SBC Votes Today on Whether Millennial Reformed Theology Represents the Future

The election is a test of whether Southern Baptist pastors are leaning toward more Reformed theology tendencies or staying with leaders who tend to be critical of Reformed theology.

Slated for a vote to serve as president of the convention are J.D. Greear, pastor of the Summit Church in Durham, North Carolina, and Steve Gaines, who serves as senior pastor of Bellevue Baptist Church, Memphis, Tennessee, one of the more historic parishes for Southern Baptists….Greear, 43, who is a strong Calvinist, represents the resurgence in Reformed theology, especially among younger evangelicals. Gaines, 58, has a moderately Reformed bent and is seen largely as the continuation of current President Ronnie Floyd, and is held in high esteem by baby boomers. Generation X-ers are largely caught in the middle.

 

Southern Baptists will vote June 14 [balloting will continue on June 15] in Saint Louis, Missouri, for a new convention president in an election experts say might determine the future of evangelism in the nation’s largest Protestant denomination.

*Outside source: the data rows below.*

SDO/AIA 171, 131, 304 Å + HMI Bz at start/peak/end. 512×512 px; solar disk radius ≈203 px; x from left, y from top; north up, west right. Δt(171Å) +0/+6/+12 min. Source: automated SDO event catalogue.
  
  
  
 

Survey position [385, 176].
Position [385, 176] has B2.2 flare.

The election is also a test of whether Southern Baptist pastors are leaning toward the more Reformed theology tendencies of some of their younger millennial leaders or are staying with leaders who tend to be more critical of Reformed theology.

According to sources who could not be named for this article but who are very familiar with the inner workings of the denomination’s structure and affiliated institutions, at issue is both the theological orientation of the Baptist faith and Message and its overall approach to ministry. What is arguably most at stake is the fervor for evangelism for which Southern Baptists have been known historically.

One indication of the size of the debate is a chart circulating in SBC circles that argues that baptisms have fallen off since 2000, when Calvinism began to reach a critical mass within the Convention. One source argues the chart shows that the number of baptisms steadily increases from 1880 on until 2000, and that in the last year Baptisms only mirrored the numbers posted in 1947 because of the influence of Reformed Theology on younger SBC leaders, even as the number of Southern Baptist churches continues to grow.

Slated for a vote to serve as president of the convention are J.D. Greear, pastor of the Summit Church in Durham, North Carolina, and Steve Gaines, who serves as senior pastor of Bellevue Baptist Church, Memphis, Tennessee, one of the more historic parishes for Southern Baptists. Neither Greear nor Gaines could be reached by press time.

Greear, 43, who is a strong Calvinist, represents the resurgence in Reformed theology, especially among younger evangelicals. Gaines, 58, has a moderately Reformed bent and is seen largely as the continuation of current President Ronnie Floyd, and is held in high esteem by baby boomers. Generation X-ers are largely caught in the middle.

Also nominated for the position is Pastor David Crosby of New Orleans, Louisiana, but he is not considered to be a viable contender.